GIVEN RECORDS:
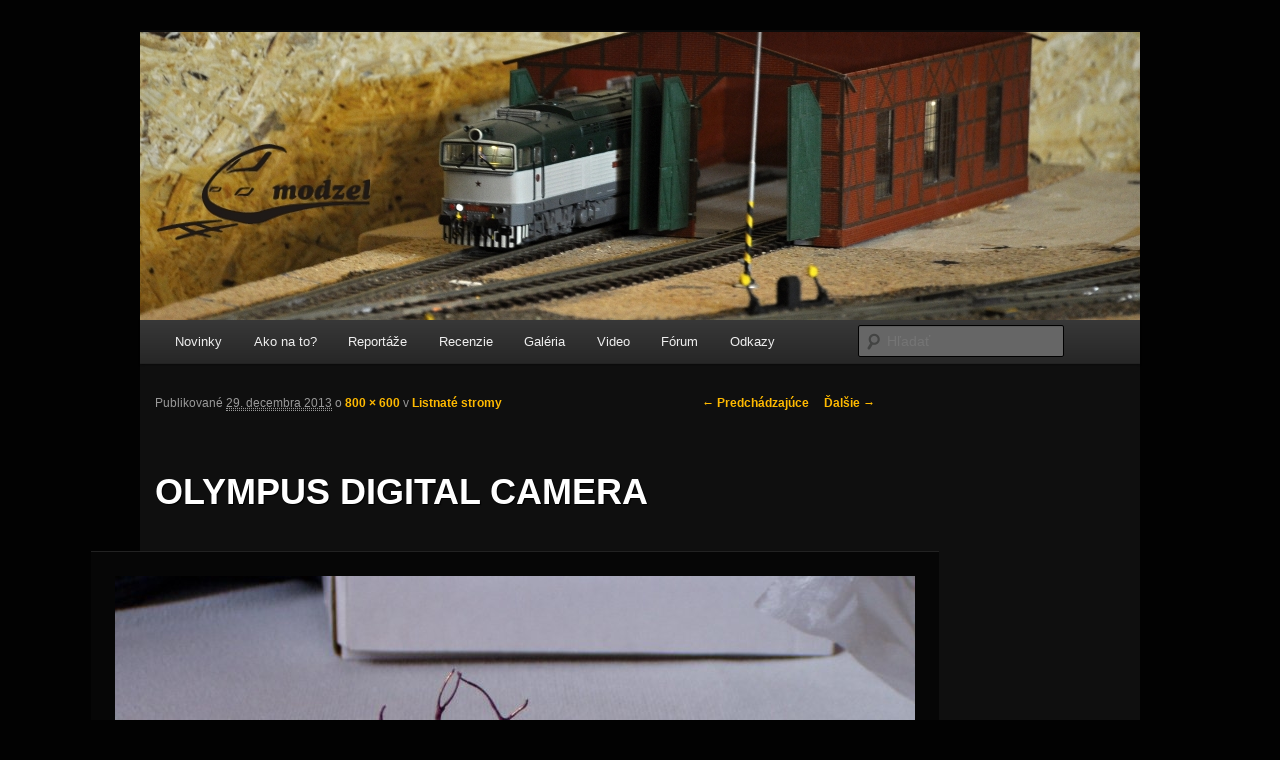

--- FILE ---
content_type: text/plain
request_url: https://www.google-analytics.com/j/collect?v=1&_v=j102&a=431620140&t=pageview&_s=1&dl=http%3A%2F%2Fwww.modzel.sk%2F2007%2F12%2Flistnate-stromy%2Folympus-digital-camera-2%2F&ul=en-us%40posix&dt=OLYMPUS%20DIGITAL%20CAMERA%20%7C%20ModZel.sk&sr=1280x720&vp=1280x720&_u=IEBAAEABAAAAACAAI~&jid=839010935&gjid=1553314542&cid=400809316.1769443818&tid=UA-2532165-1&_gid=403898314.1769443818&_r=1&_slc=1&z=1377965539
body_size: -448
content:
2,cG-DE5DXC8V7L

TASK STATEMENT: Excluding the pictures, transcribe all of the entries exactly.

RESPONSE FOR THIS EXERCISE:
--- FILE ---
content_type: text/plain
request_url: https://www.google-analytics.com/j/collect?v=1&_v=j102&a=431620140&t=pageview&_s=1&dl=http%3A%2F%2Fwww.modzel.sk%2F2007%2F12%2Flistnate-stromy%2Folympus-digital-camera-2%2F&ul=en-us%40posix&dt=OLYMPUS%20DIGITAL%20CAMERA%20%7C%20ModZel.sk&sr=1280x720&vp=1280x720&_u=IEBAAEABAAAAACAAI~&jid=839010935&gjid=1553314542&cid=400809316.1769443818&tid=UA-2532165-1&_gid=403898314.1769443818&_r=1&_slc=1&z=1377965539
body_size: -448
content:
2,cG-DE5DXC8V7L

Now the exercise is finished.